The visa has been submitted and paid, but we have realised that we answered incorrectly to the question : 

"6.3 Have you been refused a visa for any country, including the UK."

We answered 'No', but my wife recalled that in 1989 she was refused a visa to travel to the USA. (she was a student at the time, so maybe that was significant i.e. insufficient funds). She was not given a reason, but has since applied again and been accepted.

Should we make the correction? Or is it too late? 

Thanks


----------



## AmyD (Jan 12, 2013)

It is too late. Mention it in the cover letter (though it is unlikely to be deemed important.) The UKBA would prefer you err on the side of caution.


----------



## WestCoastCanadianGirl (Mar 17, 2012)

On the printed application, cross off the "NO" and tick the "YES" and initial the correction.

She will have to declare the circumstances behind the visa refusal (ie Country of Refusal and Date of Refusal).
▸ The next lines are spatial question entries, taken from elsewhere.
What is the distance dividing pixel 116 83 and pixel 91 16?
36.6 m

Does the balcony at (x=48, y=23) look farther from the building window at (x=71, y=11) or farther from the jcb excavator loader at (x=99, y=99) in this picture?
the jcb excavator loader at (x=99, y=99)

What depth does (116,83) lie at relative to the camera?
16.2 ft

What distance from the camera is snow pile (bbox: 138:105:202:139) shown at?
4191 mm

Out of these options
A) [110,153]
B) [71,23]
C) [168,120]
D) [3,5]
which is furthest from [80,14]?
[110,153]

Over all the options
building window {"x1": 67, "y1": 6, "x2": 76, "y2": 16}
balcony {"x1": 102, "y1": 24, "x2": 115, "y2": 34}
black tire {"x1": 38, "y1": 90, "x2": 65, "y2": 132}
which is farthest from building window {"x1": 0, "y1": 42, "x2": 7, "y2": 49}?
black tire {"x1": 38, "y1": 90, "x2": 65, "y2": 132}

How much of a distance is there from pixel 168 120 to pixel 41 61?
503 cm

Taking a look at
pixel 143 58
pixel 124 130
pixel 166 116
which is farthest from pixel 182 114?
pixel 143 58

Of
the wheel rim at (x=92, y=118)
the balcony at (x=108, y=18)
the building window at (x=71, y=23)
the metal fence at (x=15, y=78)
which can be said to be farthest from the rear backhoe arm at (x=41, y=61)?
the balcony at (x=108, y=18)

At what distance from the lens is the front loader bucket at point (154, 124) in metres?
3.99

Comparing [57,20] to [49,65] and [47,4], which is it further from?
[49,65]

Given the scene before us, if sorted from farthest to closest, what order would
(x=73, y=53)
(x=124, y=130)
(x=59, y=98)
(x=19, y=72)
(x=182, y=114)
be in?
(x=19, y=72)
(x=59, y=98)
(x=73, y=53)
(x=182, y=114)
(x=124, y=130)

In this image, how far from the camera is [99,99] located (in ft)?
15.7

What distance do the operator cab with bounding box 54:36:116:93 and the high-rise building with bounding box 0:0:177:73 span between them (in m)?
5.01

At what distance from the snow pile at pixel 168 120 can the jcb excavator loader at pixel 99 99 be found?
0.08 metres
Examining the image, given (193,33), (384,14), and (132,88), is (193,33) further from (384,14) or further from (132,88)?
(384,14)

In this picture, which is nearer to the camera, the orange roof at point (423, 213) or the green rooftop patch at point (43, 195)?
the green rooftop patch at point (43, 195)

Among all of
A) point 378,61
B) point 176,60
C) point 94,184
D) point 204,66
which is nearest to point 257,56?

It shouldn't be much of an issue for the current application (because she's received subsequent Visas to the USA) but it _must be_ declared.

Good luck to you!


----------



## Joppa (Sep 7, 2009)

Yes, as stated, you correct on the printed out application and send it with your supporting documents. Attach a note that this is a correction of entry made in online application.


----------



## marie1715 (Feb 5, 2013)

This happened with my student visa application years back where I forgot some countries I had visited. Did exactly what WestCoastCanadianGirl advised with an initial and wrote see attached page, where I attached a typed up explanation and correction.


----------



## majambi (Apr 17, 2013)

Many thanks guys, you saved me once again!


----------



## majambi (Apr 17, 2013)

One other related, and hopefully final question on this matter. When entering the list of countries visited outside the UK over the last 10 years, we ran out of space in the online textbox control. I was not able to type in any more text to state that the applicant has travelled to Cancun. I mentioned Cancun in our introduction letter, as that is one of the places we met up when we were courting. How should I add that, the same way?


Thanks!


----------



## Joppa (Sep 7, 2009)

It says:
"If you realise that you made a mistake on your online form, you cannot change it after you have submitted the form. Please make any changes in writing on your printed application form."

http://www.ukba.homeoffice.gov.uk/countries/usa/applying/?langname=UK


----------